Reproduce every line of the material below word for word, but leave out the pictures.

## start

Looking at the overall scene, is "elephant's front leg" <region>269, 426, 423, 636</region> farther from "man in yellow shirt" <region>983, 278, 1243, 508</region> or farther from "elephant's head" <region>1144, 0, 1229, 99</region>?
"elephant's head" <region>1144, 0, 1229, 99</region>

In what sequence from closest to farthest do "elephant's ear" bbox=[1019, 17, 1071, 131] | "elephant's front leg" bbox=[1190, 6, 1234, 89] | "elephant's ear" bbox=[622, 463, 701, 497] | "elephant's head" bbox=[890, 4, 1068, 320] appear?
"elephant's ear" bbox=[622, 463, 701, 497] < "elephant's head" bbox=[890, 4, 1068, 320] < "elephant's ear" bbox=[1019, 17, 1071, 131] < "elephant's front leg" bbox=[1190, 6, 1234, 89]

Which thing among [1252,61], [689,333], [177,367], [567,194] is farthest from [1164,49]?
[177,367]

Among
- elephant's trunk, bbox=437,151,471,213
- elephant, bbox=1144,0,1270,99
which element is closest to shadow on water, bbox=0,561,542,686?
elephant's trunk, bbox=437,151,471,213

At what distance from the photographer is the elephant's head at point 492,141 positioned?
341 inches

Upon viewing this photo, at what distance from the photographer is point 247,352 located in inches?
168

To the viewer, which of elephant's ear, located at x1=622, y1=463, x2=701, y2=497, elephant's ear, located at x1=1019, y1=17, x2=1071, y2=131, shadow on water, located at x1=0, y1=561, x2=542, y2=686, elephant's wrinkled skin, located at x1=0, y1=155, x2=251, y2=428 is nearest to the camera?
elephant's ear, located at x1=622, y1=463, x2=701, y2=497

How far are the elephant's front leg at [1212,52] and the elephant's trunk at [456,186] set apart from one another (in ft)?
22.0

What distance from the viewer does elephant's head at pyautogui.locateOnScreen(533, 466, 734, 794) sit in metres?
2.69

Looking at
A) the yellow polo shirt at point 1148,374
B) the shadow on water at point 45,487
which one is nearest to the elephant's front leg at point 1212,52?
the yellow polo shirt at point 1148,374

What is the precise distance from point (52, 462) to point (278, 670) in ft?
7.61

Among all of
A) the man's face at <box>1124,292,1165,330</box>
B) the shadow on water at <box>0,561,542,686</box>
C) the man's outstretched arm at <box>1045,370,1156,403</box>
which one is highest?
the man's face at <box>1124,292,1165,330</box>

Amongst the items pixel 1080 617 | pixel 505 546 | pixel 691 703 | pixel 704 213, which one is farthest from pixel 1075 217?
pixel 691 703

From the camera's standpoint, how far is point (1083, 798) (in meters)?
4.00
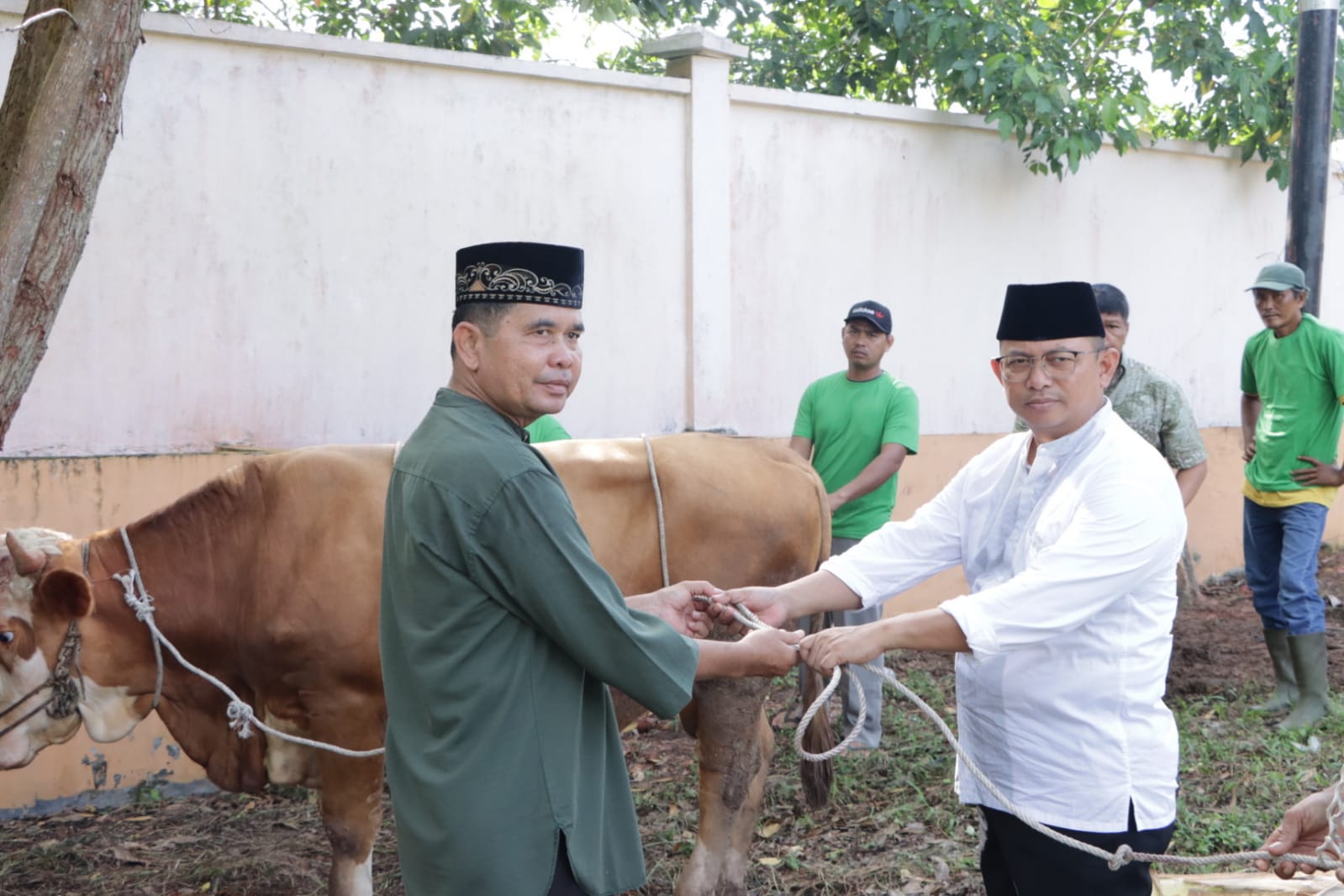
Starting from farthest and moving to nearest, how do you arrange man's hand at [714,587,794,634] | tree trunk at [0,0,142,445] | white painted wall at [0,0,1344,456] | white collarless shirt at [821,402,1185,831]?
white painted wall at [0,0,1344,456]
tree trunk at [0,0,142,445]
man's hand at [714,587,794,634]
white collarless shirt at [821,402,1185,831]

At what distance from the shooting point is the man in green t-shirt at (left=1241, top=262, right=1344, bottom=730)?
584cm

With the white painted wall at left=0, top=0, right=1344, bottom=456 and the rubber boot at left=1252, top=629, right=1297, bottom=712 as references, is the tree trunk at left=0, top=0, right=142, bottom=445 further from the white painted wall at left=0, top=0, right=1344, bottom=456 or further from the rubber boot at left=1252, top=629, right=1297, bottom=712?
the rubber boot at left=1252, top=629, right=1297, bottom=712

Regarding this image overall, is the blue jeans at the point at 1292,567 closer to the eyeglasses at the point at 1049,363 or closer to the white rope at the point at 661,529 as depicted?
the white rope at the point at 661,529

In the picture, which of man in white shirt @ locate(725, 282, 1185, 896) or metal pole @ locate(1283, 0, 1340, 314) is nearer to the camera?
man in white shirt @ locate(725, 282, 1185, 896)

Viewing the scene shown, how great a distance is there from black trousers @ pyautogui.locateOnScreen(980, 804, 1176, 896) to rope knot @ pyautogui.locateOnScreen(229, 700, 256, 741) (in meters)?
2.29

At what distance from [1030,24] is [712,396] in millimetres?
3401

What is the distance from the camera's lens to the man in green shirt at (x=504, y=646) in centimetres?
227

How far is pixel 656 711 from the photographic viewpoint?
243cm

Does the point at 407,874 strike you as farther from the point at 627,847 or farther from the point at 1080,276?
the point at 1080,276

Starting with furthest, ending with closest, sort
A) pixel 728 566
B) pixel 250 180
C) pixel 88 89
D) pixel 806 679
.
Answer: pixel 250 180 → pixel 806 679 → pixel 728 566 → pixel 88 89

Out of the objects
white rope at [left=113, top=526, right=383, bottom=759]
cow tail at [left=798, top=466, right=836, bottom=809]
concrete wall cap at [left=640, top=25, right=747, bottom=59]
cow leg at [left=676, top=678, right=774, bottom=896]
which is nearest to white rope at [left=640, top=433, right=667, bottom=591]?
cow leg at [left=676, top=678, right=774, bottom=896]

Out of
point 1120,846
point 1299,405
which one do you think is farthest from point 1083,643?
point 1299,405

## end

| TASK SOLUTION |
Looking at the overall scene, is "elephant's front leg" <region>269, 426, 423, 636</region> farther from "man in yellow shirt" <region>983, 278, 1243, 508</region> or farther from "elephant's head" <region>1144, 0, 1229, 99</region>?
"elephant's head" <region>1144, 0, 1229, 99</region>

In what sequence from closest to farthest do "elephant's ear" bbox=[1019, 17, 1071, 131] | "elephant's front leg" bbox=[1190, 6, 1234, 89] | "elephant's ear" bbox=[622, 463, 701, 497] | "elephant's head" bbox=[890, 4, 1068, 320] appear?
"elephant's ear" bbox=[622, 463, 701, 497] < "elephant's head" bbox=[890, 4, 1068, 320] < "elephant's ear" bbox=[1019, 17, 1071, 131] < "elephant's front leg" bbox=[1190, 6, 1234, 89]

Which thing among [1252,61], [689,333], [177,367], [567,194] is farthest from [1164,49]?
[177,367]

Among
- elephant's trunk, bbox=437,151,471,213
- elephant, bbox=1144,0,1270,99
which element is closest to shadow on water, bbox=0,561,542,686?
elephant's trunk, bbox=437,151,471,213

At what distance from the photographer is the elephant's head at point 492,141 positioned?
341 inches

Upon viewing this photo, at what distance from the photographer is point 247,352 located in inches?
168

To the viewer, which of elephant's ear, located at x1=622, y1=463, x2=701, y2=497, elephant's ear, located at x1=1019, y1=17, x2=1071, y2=131, shadow on water, located at x1=0, y1=561, x2=542, y2=686, elephant's wrinkled skin, located at x1=0, y1=155, x2=251, y2=428 is nearest to the camera?
elephant's ear, located at x1=622, y1=463, x2=701, y2=497

How far are the elephant's front leg at [1212,52] and the elephant's trunk at [456,186] set apart from one another (in ft)?
22.0

What distance from the viewer does elephant's head at pyautogui.locateOnScreen(533, 466, 734, 794) sit in metres?
2.69

Looking at
A) the yellow polo shirt at point 1148,374
B) the shadow on water at point 45,487
which one is nearest to the elephant's front leg at point 1212,52?
the yellow polo shirt at point 1148,374

What is the precise distance from point (52, 462) to point (278, 670) in ft?
7.61

Among all of
A) the man's face at <box>1124,292,1165,330</box>
B) the shadow on water at <box>0,561,542,686</box>
C) the man's outstretched arm at <box>1045,370,1156,403</box>
which one is highest?
the man's face at <box>1124,292,1165,330</box>

Amongst the items pixel 1080 617 | pixel 505 546 | pixel 691 703 | pixel 704 213, which one is farthest from pixel 1075 217?
pixel 691 703

From the camera's standpoint, how far is point (1083, 798) (in meters)?
4.00
Starting from farthest and moving to nearest, how do you arrange man's hand at [714,587,794,634] | tree trunk at [0,0,142,445] | white painted wall at [0,0,1344,456] | white collarless shirt at [821,402,1185,831]?
white painted wall at [0,0,1344,456]
tree trunk at [0,0,142,445]
man's hand at [714,587,794,634]
white collarless shirt at [821,402,1185,831]

At what distance from the shooting point is the man in green t-shirt at (left=1241, top=262, right=1344, bottom=730)?
584cm

With the white painted wall at left=0, top=0, right=1344, bottom=456 and the rubber boot at left=1252, top=629, right=1297, bottom=712 as references, is the tree trunk at left=0, top=0, right=142, bottom=445 further from the white painted wall at left=0, top=0, right=1344, bottom=456 or further from the rubber boot at left=1252, top=629, right=1297, bottom=712?
the rubber boot at left=1252, top=629, right=1297, bottom=712

Regarding this image overall, is the blue jeans at the point at 1292,567 closer to the eyeglasses at the point at 1049,363 or closer to the white rope at the point at 661,529 as depicted?
the white rope at the point at 661,529

In the picture, which of man in white shirt @ locate(725, 282, 1185, 896) or metal pole @ locate(1283, 0, 1340, 314) is nearer to the camera?
man in white shirt @ locate(725, 282, 1185, 896)

Viewing the scene shown, how great a distance is there from black trousers @ pyautogui.locateOnScreen(980, 804, 1176, 896) to rope knot @ pyautogui.locateOnScreen(229, 700, 256, 741) (in meters)?
2.29

At what distance from [1030,24] is [712,396] in millimetres?
3401

What is the distance from the camera's lens to the man in green shirt at (x=504, y=646) in centimetres?
227

How far is pixel 656 711 from the photographic viewpoint?
243cm

Does the point at 407,874 strike you as farther from the point at 627,847 or farther from the point at 1080,276?
the point at 1080,276

Starting with furthest, ending with closest, sort
A) pixel 728 566
B) pixel 250 180
C) pixel 88 89
D) pixel 806 679
.
Answer: pixel 250 180 → pixel 806 679 → pixel 728 566 → pixel 88 89

Out of the objects
white rope at [left=113, top=526, right=383, bottom=759]
cow tail at [left=798, top=466, right=836, bottom=809]
concrete wall cap at [left=640, top=25, right=747, bottom=59]
cow leg at [left=676, top=678, right=774, bottom=896]
which is nearest to white rope at [left=640, top=433, right=667, bottom=591]?
cow leg at [left=676, top=678, right=774, bottom=896]

Out of
point 1120,846
point 1299,405
which one do you think is farthest from point 1083,643?
point 1299,405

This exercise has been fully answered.